Absent a correct understanding of the problem, that would have been my/Michael's best guess. It would have still been wrong and not really protected any potential buyers from getting screwed over.
Publishing wrong info is not an improvement over not publishing wrong info.
pax / Ctein
Posted by: Ctein | Wednesday, 30 July 2008 at 02:39 PM
I have written a handful of article with equipment reviews, and I find it rarely wins you friends. Reviews are tough. Even if you make maximum effort to remain unbiased and truthful as the writer, the articles do not always sit well with either readers or the manufacturer.
One of the issues that I increasingly face today is the reluctance of manufacturers to lend equipment for evaluation. In my opinion it has not helped that there are reviewers that have significant enough wealth to BUY the equipment they intend to review---doing so for the intent of providing unbiased reporting. While it may do so in their case, those of us that need to have equipment lent for review are then hard pressed to get our hands on it. I have experienced several prominent camera companies that now have expectations that the reviewer will BUY their camera system in order to review it.

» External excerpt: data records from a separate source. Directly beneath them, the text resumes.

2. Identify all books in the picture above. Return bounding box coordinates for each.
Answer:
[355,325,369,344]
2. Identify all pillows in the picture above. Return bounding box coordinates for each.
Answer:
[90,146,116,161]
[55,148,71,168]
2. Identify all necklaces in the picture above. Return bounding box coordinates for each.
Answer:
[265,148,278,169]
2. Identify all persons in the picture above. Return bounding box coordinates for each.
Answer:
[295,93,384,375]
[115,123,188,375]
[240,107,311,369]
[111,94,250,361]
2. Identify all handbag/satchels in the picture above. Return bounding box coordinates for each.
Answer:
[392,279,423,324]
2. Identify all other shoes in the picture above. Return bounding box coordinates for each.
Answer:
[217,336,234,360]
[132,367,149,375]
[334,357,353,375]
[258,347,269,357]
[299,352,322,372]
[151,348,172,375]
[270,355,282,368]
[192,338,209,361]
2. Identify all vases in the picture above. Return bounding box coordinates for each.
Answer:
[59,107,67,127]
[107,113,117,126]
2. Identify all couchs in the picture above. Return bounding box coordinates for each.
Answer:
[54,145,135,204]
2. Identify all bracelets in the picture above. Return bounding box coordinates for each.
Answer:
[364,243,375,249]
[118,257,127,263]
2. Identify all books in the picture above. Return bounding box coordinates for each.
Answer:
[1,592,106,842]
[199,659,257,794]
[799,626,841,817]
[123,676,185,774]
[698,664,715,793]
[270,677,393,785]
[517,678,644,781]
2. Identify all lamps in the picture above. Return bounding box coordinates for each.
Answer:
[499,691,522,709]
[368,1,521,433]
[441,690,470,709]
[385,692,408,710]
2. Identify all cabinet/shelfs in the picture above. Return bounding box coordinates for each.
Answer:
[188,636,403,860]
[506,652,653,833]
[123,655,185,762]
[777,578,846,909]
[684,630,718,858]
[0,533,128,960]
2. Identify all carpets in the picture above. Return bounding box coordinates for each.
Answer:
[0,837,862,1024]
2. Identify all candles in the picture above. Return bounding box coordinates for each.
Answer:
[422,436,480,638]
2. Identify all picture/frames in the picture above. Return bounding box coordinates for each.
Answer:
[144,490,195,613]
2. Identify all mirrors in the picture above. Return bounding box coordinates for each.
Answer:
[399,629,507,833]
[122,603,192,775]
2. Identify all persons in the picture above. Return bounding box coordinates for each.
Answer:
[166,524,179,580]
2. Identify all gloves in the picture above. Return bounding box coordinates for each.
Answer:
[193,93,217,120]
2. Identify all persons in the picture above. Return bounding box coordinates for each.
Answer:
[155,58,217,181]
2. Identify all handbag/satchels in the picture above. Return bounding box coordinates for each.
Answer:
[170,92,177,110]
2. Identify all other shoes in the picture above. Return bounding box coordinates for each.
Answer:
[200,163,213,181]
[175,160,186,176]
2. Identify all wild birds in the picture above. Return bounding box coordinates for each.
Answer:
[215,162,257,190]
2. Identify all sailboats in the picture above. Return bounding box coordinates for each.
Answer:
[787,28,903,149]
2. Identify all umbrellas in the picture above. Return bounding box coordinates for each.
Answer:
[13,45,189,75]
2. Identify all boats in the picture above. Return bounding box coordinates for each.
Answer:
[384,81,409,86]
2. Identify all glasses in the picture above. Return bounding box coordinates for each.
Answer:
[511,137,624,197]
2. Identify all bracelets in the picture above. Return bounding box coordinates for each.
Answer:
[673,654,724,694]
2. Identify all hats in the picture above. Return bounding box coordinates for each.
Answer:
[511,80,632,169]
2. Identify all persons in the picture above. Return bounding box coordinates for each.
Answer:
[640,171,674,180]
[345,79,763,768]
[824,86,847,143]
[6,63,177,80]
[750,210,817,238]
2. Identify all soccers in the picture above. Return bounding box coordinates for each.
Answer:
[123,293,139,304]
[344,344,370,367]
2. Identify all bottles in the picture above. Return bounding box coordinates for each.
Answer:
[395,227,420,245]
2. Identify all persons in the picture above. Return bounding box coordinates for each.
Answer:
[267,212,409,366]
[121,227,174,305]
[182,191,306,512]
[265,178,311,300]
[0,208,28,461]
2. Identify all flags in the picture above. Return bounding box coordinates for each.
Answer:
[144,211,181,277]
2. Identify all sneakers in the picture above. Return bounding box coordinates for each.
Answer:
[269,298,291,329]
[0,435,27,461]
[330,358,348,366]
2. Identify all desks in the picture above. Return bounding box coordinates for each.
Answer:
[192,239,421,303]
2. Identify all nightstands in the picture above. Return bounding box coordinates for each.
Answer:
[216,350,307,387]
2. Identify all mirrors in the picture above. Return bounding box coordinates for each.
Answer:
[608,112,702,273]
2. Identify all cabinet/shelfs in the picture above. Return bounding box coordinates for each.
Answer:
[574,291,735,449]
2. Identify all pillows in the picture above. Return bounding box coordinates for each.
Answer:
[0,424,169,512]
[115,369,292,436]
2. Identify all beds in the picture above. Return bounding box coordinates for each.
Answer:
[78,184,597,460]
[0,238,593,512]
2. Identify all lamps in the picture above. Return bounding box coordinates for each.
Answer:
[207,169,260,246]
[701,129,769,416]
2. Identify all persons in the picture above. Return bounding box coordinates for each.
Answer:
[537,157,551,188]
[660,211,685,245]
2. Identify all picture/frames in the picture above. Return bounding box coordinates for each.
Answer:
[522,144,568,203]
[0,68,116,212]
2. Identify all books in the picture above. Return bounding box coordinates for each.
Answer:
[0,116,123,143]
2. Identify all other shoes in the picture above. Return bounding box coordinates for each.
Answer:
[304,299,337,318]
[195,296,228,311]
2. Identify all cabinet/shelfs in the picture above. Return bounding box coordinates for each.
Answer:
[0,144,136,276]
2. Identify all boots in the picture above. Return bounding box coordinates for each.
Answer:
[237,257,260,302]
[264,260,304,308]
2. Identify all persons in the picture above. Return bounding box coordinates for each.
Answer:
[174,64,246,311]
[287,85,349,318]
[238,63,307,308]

The point is that there is no easy solution to reviews. But I do cherish the manufacturers that I have worked with over the years that are both concerned with their product quality and performance and are interested in long term relationships with writers and photographers. Though perhaps only one in twenty companies will be so thoughtful, it is a joy to work those that do.
Posted by: Pete Myers | Wednesday, 30 July 2008 at 02:58 PM
Dear Pete,
Hmmm, I have not run into this problem. It's not something I'm glad to hear of.
Previously, I said of the practice of reviewers buying gear to test: "No harm done, but in my opinion not usually necessary either."
I'm revising that: It's not necessary and it's not good for reviewers.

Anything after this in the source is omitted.